Logan shrugged. "Does it matter?"
"I guess not." Staring out through the rose bush, Marie could hear buzzing, and a bumblebee flew by, landing on a rosebud before taking off again.
"Look, I wanted to talk to you, without everyone being around," Logan said. "I think I understand why you went and took the Cure. It had to be hard on you. You're a pretty girl. You deserve a lot better than not being able to be touched. And now, you got it. You could have anything you want, everything you always wanted."
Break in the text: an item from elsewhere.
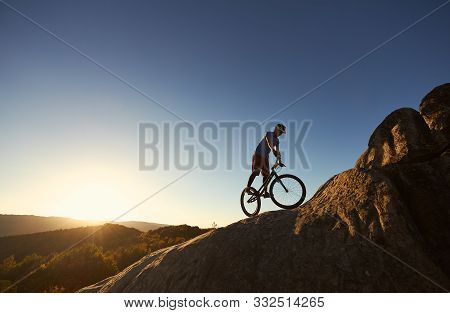 Silhouette of professional bicyclist balancing on trial bicycle on top of big boulder, male rider making acrobatic stunt on summer evening, blue sky and sunset on background. Concept of extreme sport poster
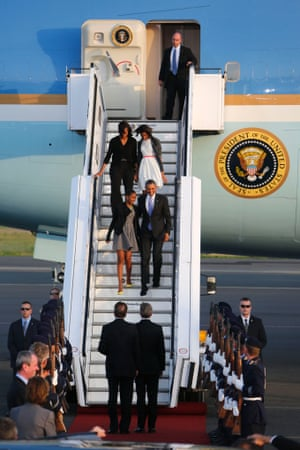 Barack Obama disembarks from Air Force One with Michelle and daughters Sasha and Malia upon his arrival at Tegel airport in Berlin. Obama's first presidential visit to Berlin comes nearly 50 years to the day after John F. Kennedy landed in a divided Berlin at the height of the Cold War.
"I," Marie glanced at him, then down at her hands. "I wanted to go to college. And have an adventure. I've had the adventure, more of them than I ever expected. Maybe now what I need to be is a normal girl."
"Maybe you should go back home. Mississippi. See your family," Logan said, "Family has to take you in." At her snort, he frowned. "Don't they?"
"You don't know families too well, do you, Logan?" Marie asked wryly, watching as a honeybee zipped past, heading for the lilac bushes. "My family thought I was a sin, that they'd done somethin' horrible to get me. And I wasn't the horrible one, my cousin was!" She couldn't stay sitting, had to move, and flung herself out of the chair, nearly stumbling as she thrust past the rose bush, not caring if her arms got cut this time.
"Hey! Kid – Marie! Wait up." Logan thundered after her, so loud instead of how he usually was. He caught her shoulder, tugged her around, but she wouldn't – couldn't look at him.
Marie slapped his hands away, backing up a couple of steps to yell. "My family," her accent thickened with her rage, "they let my cousin hurt me! I tried to stop him, but I wasn't strong enough. Momma didn't believe me! I don't want a family!"
He grabbed her again, his fingers digging into her skin. "Marie. Marie." Giving her a shake, he dragged her against his body, holding her tight even when she tried to fight her way free. "You're okay. Listen to me. You're okay." He nuzzled her hair, his grip on her body turning into an embrace when she stilled. "You know I wouldn't let anything happen to you. I made a promise."
"I'm not your little sister," Marie whispered, her fingers unclenching and resting on his chest.
"I know," he rumbled back. "Never thought of you as one." His sigh gusted over her shoulder. "Just too young."
Marie straightened her shoulders, daring to meet his eyes. "I'm older than I look." Tossing her hair back, she said, "You, Magento, you're both in my head. And Johnny, David…Rafe. All of you. I've lived your lives." A short, sharp laugh escaped her. "Be nice to have a woman in there instead of being alone with a bunch of men."
"Sorry," Logan said, his brows furrowing. "Is it, I mean, still? Even with the Cure?"
"It just changed my skin, not my memories." Marie let her palms move over his chest, admiring the strength of his body. "You're in there to stay, Logan. But not like my brother."
"Good to know," Logan said, cupping her chin, to raise it up so he could kiss her.